You might currently be experiencing an odd sense of deja vu. That’s because I wrote a post with a very similar title to this – Nicky Morgan: the Minister for Women who doesn’t believe in equality for all women – just about three months ago.

Back then, David Cameron had been forced into a mini-reshuffle of his cabinet by the resignation of Maria Miller because of …er, what was it now? being insufficiently apologetic in a public apology, was that it? Miller’s resignation had created a bit of a headache for the prime minister, not so much in the awarding of her main Secretary of State for Culture, Media and Sport portfolio (that was handed readily enough to Sajid Javid) as in the handling of her secondary role as Minister for Women and Equalities.

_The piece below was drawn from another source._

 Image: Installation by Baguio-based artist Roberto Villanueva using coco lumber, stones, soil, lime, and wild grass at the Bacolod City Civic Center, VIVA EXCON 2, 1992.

The problem Cameron faced was that the Women and Equalities portfolio had to be given to someone of cabinet level, because any suggestion he was downgrading the importance of the role would have been politically toxic. The Minister for Women had – for pretty obvious reasons – to be a woman, and the Minister for Equalities had – for very similar reasons – to be someone who was in favour of equality. (In practical terms ‘in favour of equality’ meant someone who was in favour of LGBT equality, since the legislation for equal marriage in England and Wales had been the only major equalities Bill put through the current UK parliament.) So, to recap, Mr Cameron was looking for a woman who was in, or could be promoted to, the cabinet and had voted for marriage equality.

This proved to be an insoluble conundrum for a prime minister who headed a parliamentary party that was 84% male, and in which only about two out of every five MPs had voted for marriage equality, so he took the decision to split the portfolio. The incoming Culture Secretary – who had voted in favour of equal marriage, but was a man – was made Minister for Equalities, while Nicky Morgan – who was a woman, but had voted against equality – was made Minister for Women, and granted permission to attend cabinet in that capacity.

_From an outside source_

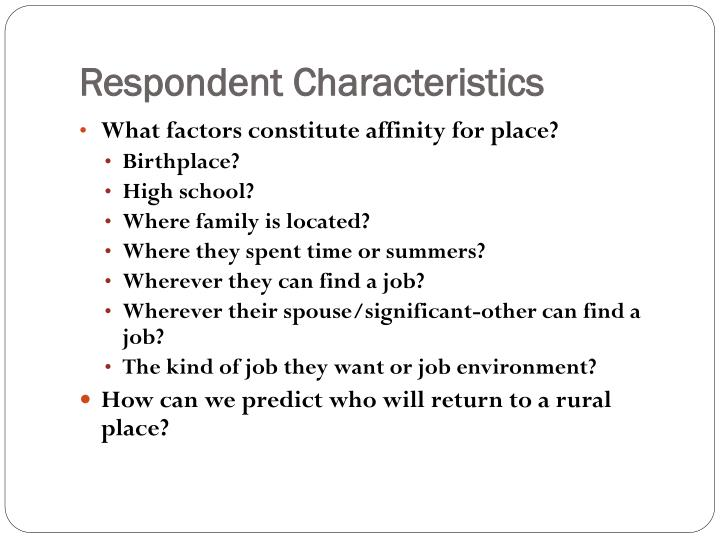 Respondent Characteristics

All in all this was a pretty unsatisfactory fudge. It blurred the government’s approach to equality (who should lesbians subjected to misogyny and homophobia turn to for help – the Minister for Women, or the Minister for Equalities?), and it meant that the official government champion of female equality didn’t support equality for all women. But it was this unsatisfactory fudge that persisted from early April until mid July.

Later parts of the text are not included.